Mihail Ghelmegeanu (25 June 1896 – 1984) was a Romanian politician.

Born in Craiova, he attended high school in Pitești. Subsequently, he entered the Faculties of Law and Literature at the University of Bucharest, and received a doctorate in law from the University of Paris in 1922. Admitted to the Ilfov County bar that year, in 1926 he joined the new National Peasants' Party (PNṬ). Elected to the Assembly of Deputies for Ismail County in 1928, he was a centrist within the party, supporting a focus on agricultural production. In 1932, he spoke out in the Assembly against the majority bonus system, arguing that representation should reflect the votes cast. During the Alexandru Vaida-Voievod government, he was undersecretary of state in the Agriculture Ministry, as well as head of the directorate for national minorities. Under Iuliu Maniu, he was state secretary for agriculture from 1932 to 1933.

What this task involves: Carry on the biographical account of Mihail Ghelmegeanu from the point at which it stops.

Provided records:
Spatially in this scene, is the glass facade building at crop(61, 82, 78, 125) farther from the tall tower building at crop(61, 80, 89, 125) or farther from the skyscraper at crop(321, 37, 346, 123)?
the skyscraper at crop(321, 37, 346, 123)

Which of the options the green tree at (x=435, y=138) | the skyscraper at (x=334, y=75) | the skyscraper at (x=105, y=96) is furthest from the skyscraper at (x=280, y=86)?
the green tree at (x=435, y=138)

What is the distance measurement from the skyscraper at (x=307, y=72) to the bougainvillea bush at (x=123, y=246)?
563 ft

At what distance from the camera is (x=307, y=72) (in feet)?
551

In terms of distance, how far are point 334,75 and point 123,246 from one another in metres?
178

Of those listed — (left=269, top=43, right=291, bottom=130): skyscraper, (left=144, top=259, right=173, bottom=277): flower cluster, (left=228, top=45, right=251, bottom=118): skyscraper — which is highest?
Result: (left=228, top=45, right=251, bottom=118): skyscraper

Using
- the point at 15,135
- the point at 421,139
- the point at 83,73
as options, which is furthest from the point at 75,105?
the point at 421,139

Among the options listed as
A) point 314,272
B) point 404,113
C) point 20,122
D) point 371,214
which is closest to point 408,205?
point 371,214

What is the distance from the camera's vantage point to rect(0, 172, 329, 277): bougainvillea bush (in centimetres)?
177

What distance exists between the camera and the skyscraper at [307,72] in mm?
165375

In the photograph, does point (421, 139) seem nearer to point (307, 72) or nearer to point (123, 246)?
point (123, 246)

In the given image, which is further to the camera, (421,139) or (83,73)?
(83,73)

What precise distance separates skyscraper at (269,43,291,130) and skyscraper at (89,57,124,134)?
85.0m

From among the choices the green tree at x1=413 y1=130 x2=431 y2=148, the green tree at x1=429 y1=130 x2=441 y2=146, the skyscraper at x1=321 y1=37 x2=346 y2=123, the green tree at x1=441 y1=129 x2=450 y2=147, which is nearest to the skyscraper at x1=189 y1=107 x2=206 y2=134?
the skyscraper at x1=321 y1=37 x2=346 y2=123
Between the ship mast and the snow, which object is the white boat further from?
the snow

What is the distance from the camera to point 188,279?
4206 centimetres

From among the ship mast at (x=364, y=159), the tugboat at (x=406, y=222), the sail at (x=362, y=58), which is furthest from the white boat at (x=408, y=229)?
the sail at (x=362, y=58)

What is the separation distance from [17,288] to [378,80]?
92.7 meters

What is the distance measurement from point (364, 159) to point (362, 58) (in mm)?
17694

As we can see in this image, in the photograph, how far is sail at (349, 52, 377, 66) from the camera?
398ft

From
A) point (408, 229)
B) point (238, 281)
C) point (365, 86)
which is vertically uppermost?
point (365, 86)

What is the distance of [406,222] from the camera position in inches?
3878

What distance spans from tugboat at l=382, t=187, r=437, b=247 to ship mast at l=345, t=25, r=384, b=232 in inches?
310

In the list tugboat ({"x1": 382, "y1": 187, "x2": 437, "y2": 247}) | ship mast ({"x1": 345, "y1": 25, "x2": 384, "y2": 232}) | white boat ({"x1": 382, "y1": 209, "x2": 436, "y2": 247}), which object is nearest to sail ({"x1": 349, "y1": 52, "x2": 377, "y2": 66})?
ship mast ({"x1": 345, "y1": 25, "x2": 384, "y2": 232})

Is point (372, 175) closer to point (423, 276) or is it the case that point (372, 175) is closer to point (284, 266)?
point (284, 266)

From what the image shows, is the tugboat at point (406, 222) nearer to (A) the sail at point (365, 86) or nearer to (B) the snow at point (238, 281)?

Output of the exercise:
A founding member in 1938 of the National Renaissance Front, between that year and the following, in the governments of Miron Cristea, Armand Călinescu, Gheorghe Argeșanu and Constantin Argetoianu, he was Minister of Public Works and Communications. From 1939 to 1940, he was Interior Minister. Following World War II, he was named president of the Romanian committee for applying the armistice convention, leading this body from 1945 to 1946. Again elected to the Assembly in 1946, he obtained a seat in the Great National Assembly in 1948, following the establishment of a Communist regime. He was a professor at the Bucharest Law Faculty until 1953, conducting research at the Romanian Academy's Legal Research Institute from 1954 to 1964.

Notes

1896 births
1984 deaths
People from Craiova
Romanian Ministers of Public Works
Romanian Ministers of Communications
Romanian Ministers of Interior
Members of the Chamber of Deputies (Romania)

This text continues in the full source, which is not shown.